— BEGIN —

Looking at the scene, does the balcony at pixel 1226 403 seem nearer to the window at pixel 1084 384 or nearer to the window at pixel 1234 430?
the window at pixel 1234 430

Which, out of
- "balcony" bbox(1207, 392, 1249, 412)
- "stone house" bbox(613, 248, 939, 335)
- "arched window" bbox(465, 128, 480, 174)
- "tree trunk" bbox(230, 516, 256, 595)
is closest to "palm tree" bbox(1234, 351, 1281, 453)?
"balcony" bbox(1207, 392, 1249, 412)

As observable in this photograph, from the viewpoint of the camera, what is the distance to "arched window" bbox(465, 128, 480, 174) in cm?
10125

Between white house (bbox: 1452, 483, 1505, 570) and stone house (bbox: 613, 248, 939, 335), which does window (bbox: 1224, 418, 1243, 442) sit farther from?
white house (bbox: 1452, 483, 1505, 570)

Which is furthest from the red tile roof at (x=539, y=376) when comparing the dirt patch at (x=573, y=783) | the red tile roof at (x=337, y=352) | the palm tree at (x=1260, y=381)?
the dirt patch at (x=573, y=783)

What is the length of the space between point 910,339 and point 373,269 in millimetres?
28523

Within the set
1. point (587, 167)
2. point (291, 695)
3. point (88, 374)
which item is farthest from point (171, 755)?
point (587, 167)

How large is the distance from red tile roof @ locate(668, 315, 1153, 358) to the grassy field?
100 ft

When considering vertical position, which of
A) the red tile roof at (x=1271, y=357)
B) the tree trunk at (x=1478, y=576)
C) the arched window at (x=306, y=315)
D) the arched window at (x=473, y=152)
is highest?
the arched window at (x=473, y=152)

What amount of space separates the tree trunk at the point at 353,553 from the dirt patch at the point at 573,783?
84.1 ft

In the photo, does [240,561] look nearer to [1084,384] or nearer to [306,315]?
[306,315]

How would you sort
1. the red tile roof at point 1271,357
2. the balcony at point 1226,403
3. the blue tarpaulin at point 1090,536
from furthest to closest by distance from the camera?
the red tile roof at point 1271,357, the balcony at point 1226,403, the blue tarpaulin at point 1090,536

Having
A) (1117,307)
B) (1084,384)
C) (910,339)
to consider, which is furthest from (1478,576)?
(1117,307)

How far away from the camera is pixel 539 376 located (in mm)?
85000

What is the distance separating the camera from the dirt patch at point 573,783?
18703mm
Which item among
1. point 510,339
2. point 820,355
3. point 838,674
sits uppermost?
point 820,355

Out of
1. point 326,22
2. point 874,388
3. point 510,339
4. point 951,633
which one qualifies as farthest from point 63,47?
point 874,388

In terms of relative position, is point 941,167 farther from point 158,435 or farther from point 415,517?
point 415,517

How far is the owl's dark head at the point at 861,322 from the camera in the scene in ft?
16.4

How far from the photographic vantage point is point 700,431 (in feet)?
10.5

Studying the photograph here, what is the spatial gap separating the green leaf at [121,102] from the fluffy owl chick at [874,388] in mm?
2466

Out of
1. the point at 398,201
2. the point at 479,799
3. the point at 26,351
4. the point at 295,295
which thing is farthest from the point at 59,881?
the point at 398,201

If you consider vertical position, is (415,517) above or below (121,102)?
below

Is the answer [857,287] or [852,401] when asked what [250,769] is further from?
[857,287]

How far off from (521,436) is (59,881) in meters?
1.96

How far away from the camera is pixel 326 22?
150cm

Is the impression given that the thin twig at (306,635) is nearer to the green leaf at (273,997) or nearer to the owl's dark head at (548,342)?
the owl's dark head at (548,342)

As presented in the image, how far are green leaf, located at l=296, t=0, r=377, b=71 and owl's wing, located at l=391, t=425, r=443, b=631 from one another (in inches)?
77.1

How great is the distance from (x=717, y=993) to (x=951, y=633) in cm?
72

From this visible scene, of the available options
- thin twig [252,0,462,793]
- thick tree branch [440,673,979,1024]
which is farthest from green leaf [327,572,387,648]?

— END —

**Request**
Reproduce the items from the line containing "As presented in" through the end of the items, replacing "thin twig" with "slender twig" and leaving everything else unchanged.

**Result of the exercise**
As presented in the image, how far are green leaf, located at l=296, t=0, r=377, b=71 and owl's wing, located at l=391, t=425, r=443, b=631 from one another (in inches)?
77.1

How great is the distance from (x=717, y=993) to (x=951, y=633) in cm?
72

From this visible scene, of the available options
- slender twig [252,0,462,793]
- thick tree branch [440,673,979,1024]
which is farthest from green leaf [327,572,387,648]?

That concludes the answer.